Work required:
Convert the records below into a JSON list of strings with one string per line, skipping blank lines. Leave the pictures out of the answer.

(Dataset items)
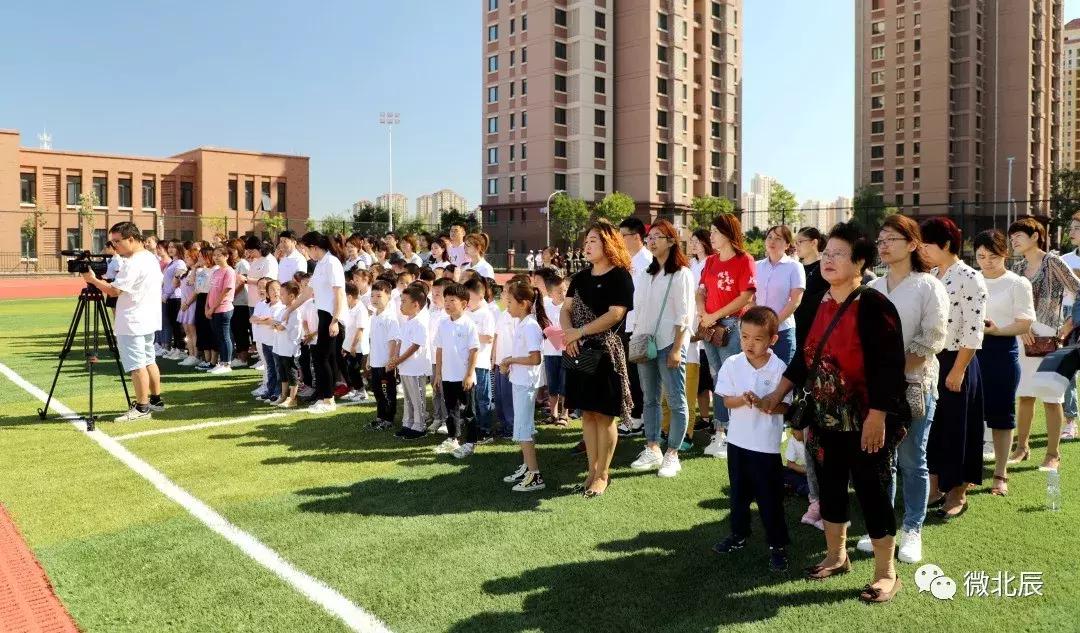 北辰区小学明天可以正常开学吗,北辰区开学的小学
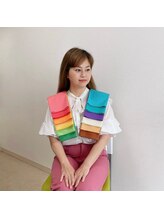 ドットミィ 吉祥寺(.Me)/Bright-Spring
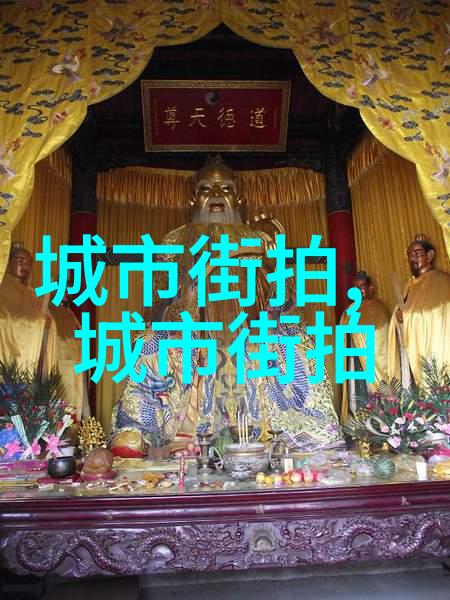暖暖社区心灵寄语与温馨相伴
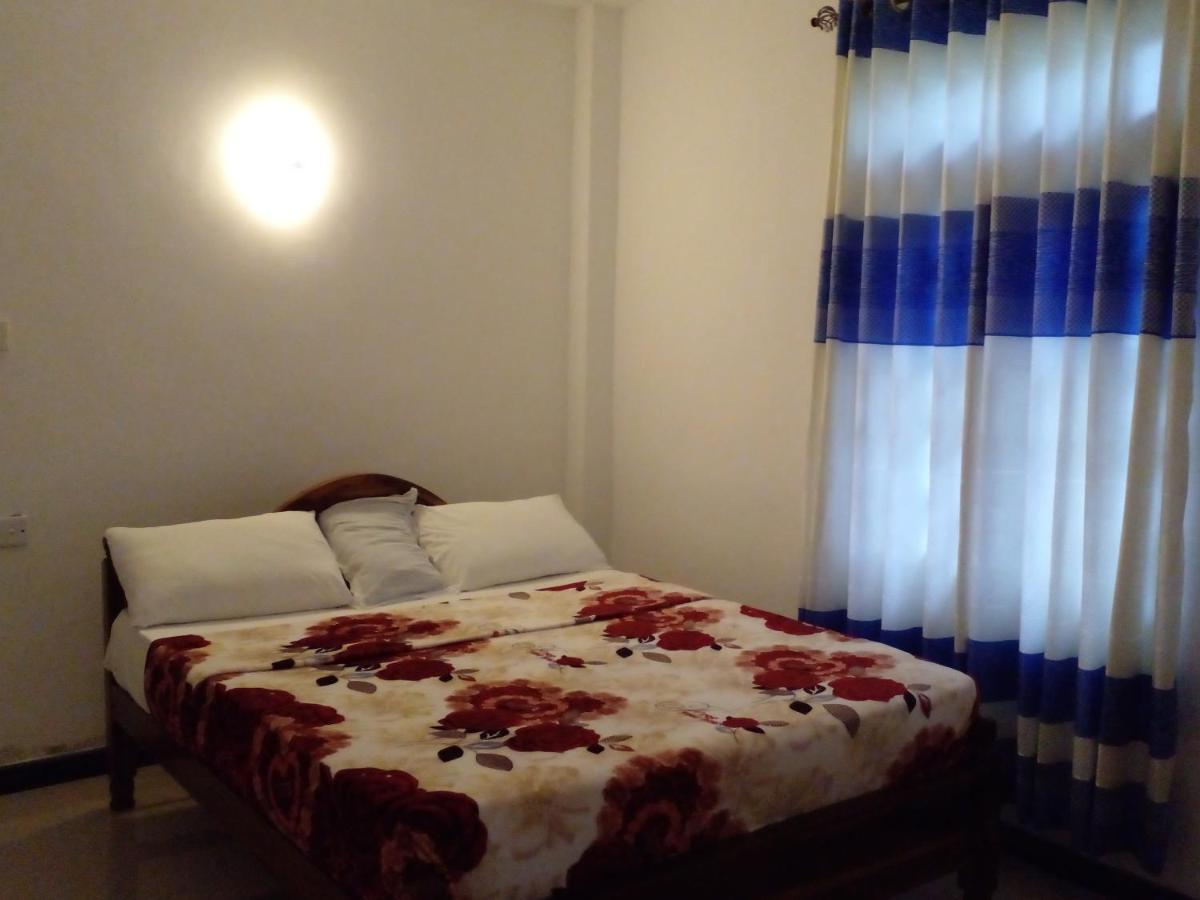 فندق Lavendra Guset House نالاثانيا المظهر الخارجي الصورة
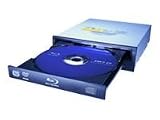 LiteOn DH-4B1S - Disk drive - BD-RE - 4x2x4x - Serial ATA - internal - 5.25 - black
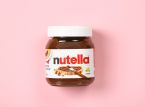 Le cocréateur de Nutella est décédé à l'âge de 97 ans.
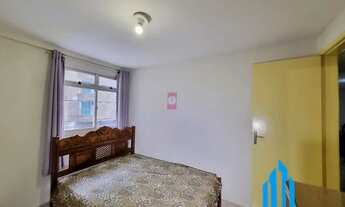 Imagem 7: Apartamento 03 quartos + dce | Elevador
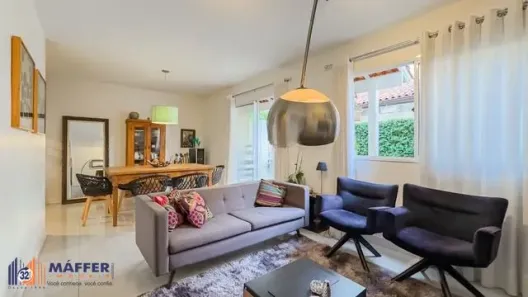 Casa de Condomínio com 4 Quartos à venda, 157m² no Sarandi, Porto Alegre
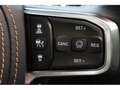 Dodge RAM Tungsten,Gen 6,LPG,Displ,Massage,Voll! crna - thumbnail 22
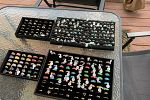 Sale Photo Thumbnail #25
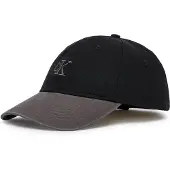 Calvin Klein Boné Lv04d5089g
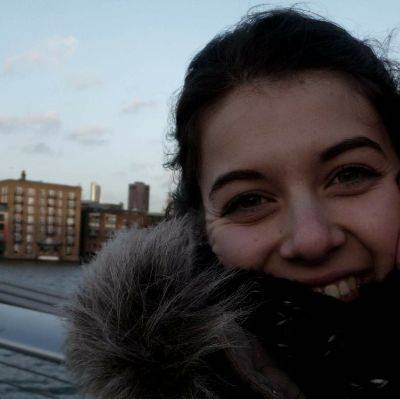 loise_hureau_12155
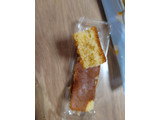 「中島大祥堂 ロカボ・スタイル チーズケーキ 袋1個」のクチコミ画像 by ぴのこっここさん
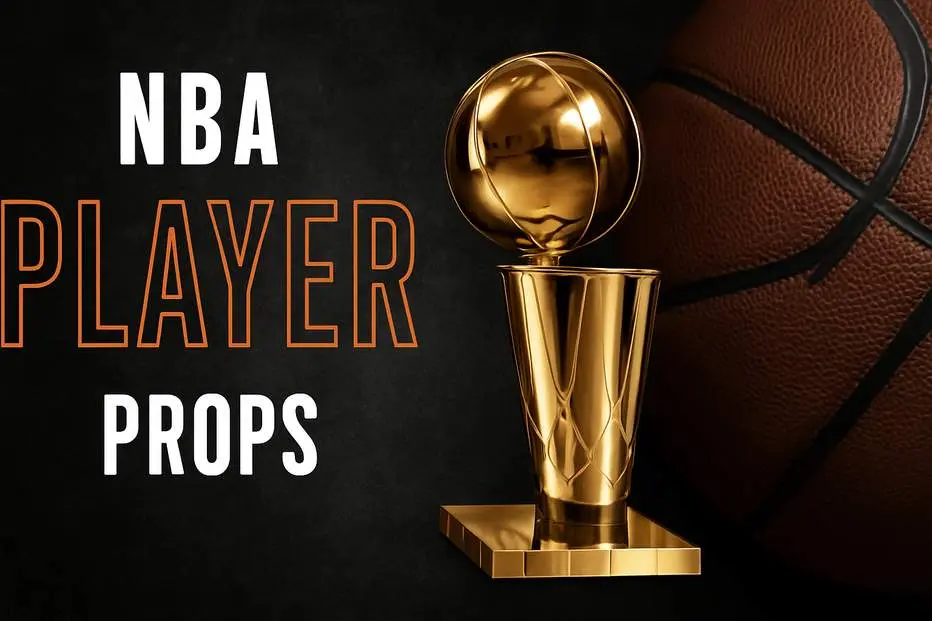 NBA Player Props: Mar. 15, 2026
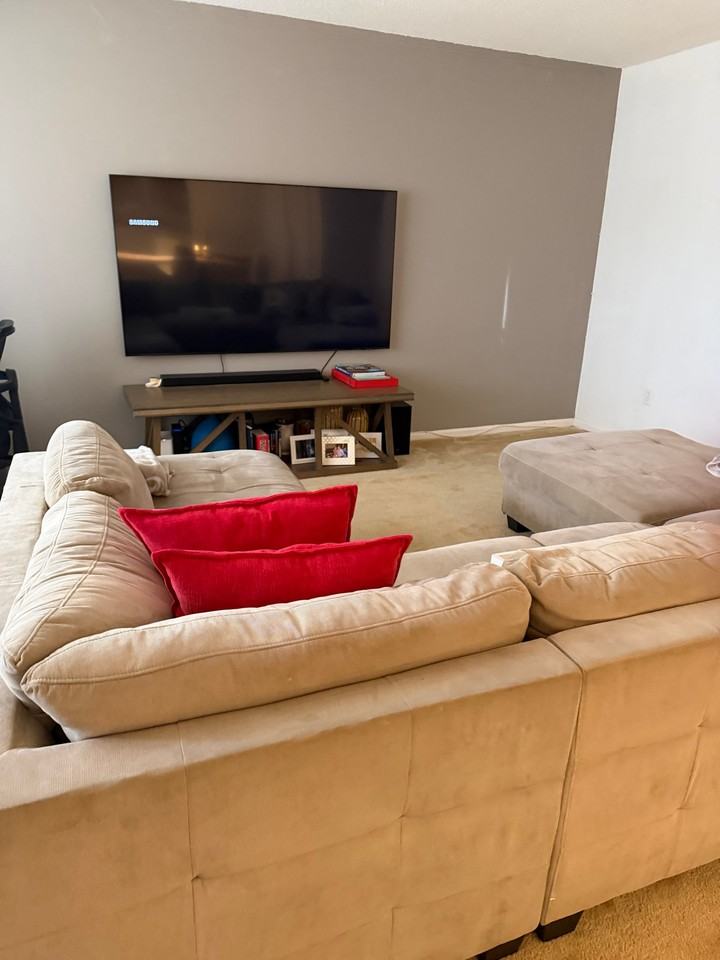 2121 Ne 68th St #109 - Photo 6 of 18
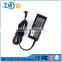 2016 Newest set top box power adapter desktop power adapter for Sony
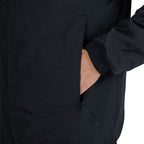 Jacket 4F M193 M 4FWSS25TJACM193 20S Clothing/Outdoor 4F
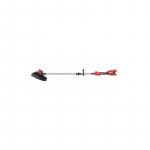 4933472218 MILWAUKEE.STRIMMERIS 18V M18BLLT-0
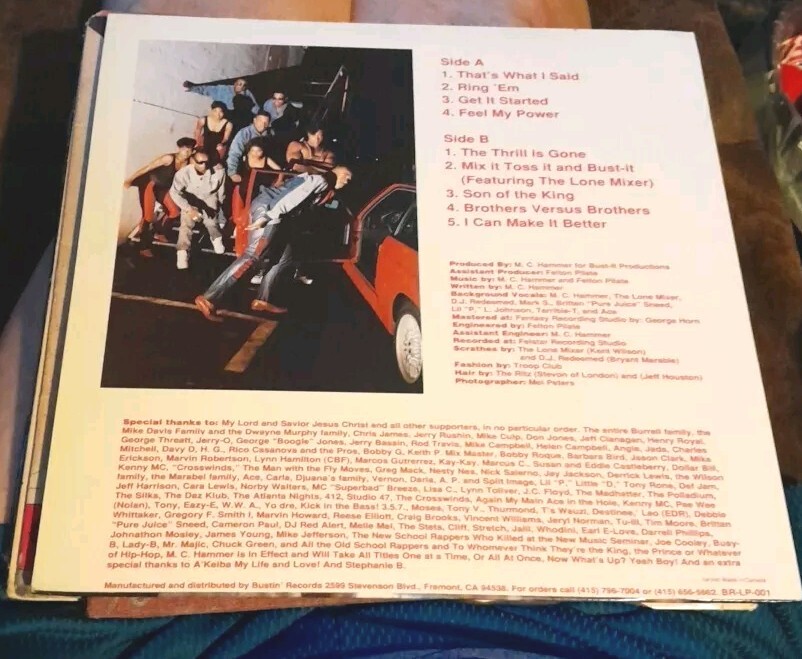 Picture 2 of 3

Your solution:
[
  " 北辰区小学明天可以正常开学吗,北辰区开学的小学",
  " ドットミィ 吉祥寺(.Me)/Bright-Spring",
  "暖暖社区心灵寄语与温馨相伴",
  " فندق Lavendra Guset House نالاثانيا المظهر الخارجي الصورة",
  " LiteOn DH-4B1S - Disk drive - BD-RE - 4x2x4x - Serial ATA - internal - 5.25 - black",
  " Le cocréateur de Nutella est décédé à l'âge de 97 ans.",
  " Imagem 7: Apartamento 03 quartos + dce | Elevador",
  " Casa de Condomínio com 4 Quartos à venda, 157m² no Sarandi, Porto Alegre",
  " Dodge RAM Tungsten,Gen 6,LPG,Displ,Massage,Voll! crna - thumbnail 22",
  " Sale Photo Thumbnail #25",
  " Calvin Klein Boné Lv04d5089g",
  " loise_hureau_12155",
  " 「中島大祥堂 ロカボ・スタイル チーズケーキ 袋1個」のクチコミ画像 by ぴのこっここさん",
  " NBA Player Props: Mar. 15, 2026",
  " 2121 Ne 68th St #109 - Photo 6 of 18",
  " 2016 Newest set top box power adapter desktop power adapter for Sony",
  " Jacket 4F M193 M 4FWSS25TJACM193 20S Clothing/Outdoor 4F",
  " 4933472218 MILWAUKEE.STRIMMERIS 18V M18BLLT-0",
  " Picture 2 of 3"
]